自動停止中の原子炉は海水注水が継続すれば事象の悪化はない。
http://www.youtube.com/watch?v=cyTBf4fgAL0&feature=related
・3月13日午前10時(スポークスマン不明)
福島県原発10基の現況、第1原発1・2・3号機の事故について。
http://www3.nhk.or.jp/news/genpatsu-fukushima/20110313/1235_s_hoanin.html
・3月13日夕4時40分(西山英彦審議官)
20キロ圏内避難を開始した。
http://shunkashuto.osakazine.net/e355443.html
(3月11日から13日までの震災関係のプレスリリースは、21回であった。なお、5月13日現在、137回に及んでいる)

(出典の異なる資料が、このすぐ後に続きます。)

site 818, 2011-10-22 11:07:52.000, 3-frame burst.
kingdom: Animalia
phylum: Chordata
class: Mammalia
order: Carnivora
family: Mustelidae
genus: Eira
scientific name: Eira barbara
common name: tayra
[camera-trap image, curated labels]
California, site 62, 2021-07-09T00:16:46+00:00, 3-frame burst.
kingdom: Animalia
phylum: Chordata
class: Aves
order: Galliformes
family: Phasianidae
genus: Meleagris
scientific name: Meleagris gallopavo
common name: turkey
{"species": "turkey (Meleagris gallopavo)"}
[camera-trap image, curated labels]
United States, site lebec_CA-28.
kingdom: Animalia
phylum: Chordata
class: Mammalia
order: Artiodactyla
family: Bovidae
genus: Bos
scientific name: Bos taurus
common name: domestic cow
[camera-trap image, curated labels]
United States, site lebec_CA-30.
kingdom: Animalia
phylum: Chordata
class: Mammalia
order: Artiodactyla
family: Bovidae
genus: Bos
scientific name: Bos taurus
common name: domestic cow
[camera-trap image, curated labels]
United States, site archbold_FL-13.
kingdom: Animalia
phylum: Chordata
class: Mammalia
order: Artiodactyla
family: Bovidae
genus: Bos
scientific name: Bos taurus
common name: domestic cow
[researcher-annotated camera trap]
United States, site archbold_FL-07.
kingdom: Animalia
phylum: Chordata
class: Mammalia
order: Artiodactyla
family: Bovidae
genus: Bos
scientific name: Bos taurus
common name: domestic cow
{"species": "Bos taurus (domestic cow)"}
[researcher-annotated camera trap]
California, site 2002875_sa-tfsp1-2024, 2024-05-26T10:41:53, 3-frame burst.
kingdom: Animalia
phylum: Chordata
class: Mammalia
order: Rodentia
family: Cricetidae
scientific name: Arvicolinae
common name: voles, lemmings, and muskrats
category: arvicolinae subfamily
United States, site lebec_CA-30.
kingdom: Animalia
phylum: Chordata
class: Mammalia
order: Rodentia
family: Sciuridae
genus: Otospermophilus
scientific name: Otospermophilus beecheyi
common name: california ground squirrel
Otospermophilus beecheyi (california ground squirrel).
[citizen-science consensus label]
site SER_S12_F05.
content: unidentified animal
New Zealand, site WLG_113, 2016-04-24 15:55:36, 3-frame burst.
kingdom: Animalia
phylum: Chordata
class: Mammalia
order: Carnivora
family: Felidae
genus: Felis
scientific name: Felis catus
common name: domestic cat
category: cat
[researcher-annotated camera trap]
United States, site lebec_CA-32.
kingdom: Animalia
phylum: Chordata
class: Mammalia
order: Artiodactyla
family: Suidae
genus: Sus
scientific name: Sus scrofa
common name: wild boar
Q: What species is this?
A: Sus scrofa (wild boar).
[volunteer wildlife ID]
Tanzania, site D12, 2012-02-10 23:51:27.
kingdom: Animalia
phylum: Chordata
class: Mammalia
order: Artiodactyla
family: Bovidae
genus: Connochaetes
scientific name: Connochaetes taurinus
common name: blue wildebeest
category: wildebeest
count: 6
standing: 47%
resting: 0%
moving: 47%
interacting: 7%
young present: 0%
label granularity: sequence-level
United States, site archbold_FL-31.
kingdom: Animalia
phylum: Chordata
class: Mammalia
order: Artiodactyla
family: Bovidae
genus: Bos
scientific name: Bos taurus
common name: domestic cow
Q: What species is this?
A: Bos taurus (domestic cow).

それにしても、記者会見の記録の非公開、閉鎖性は、原子力安全・保安院の情報開示の低度、隠ぺい体質の象徴ではないか。電話での係員の理不尽な、閉鎖的な対応を腹立たしく思う一方、この事故収束への行方を思うと、非常に不安に思うのだった。係員になぜ名乗らなくなったのかを尋ねると、ようやく返ってきた答えは? 「最近、係員を怒鳴ったり脅迫まがいの電話が多いもので・・・」ということだった。それが名乗らない理由?そんなことで名乗れない組織なのか。しっかり名乗って責任ある公僕として働いてほしいが、無責任な風潮は改まりそうにもない。
もっとも、保安院の記者会見中の画面で、NHKは4月中旬までの長い間、「西山審議官」の名前を出さなかった。ようやく一時肩書とフルネームが映し出されたと思ったら、また消えた。どうしてなのだろう。
ユーチューブなどの会見動画はどんどん消され、NHKで放送された部分も著作権により消去されていく。保安院自らの会見時の文字による記録・動画のネット登載は、情報公開の基本ではないか。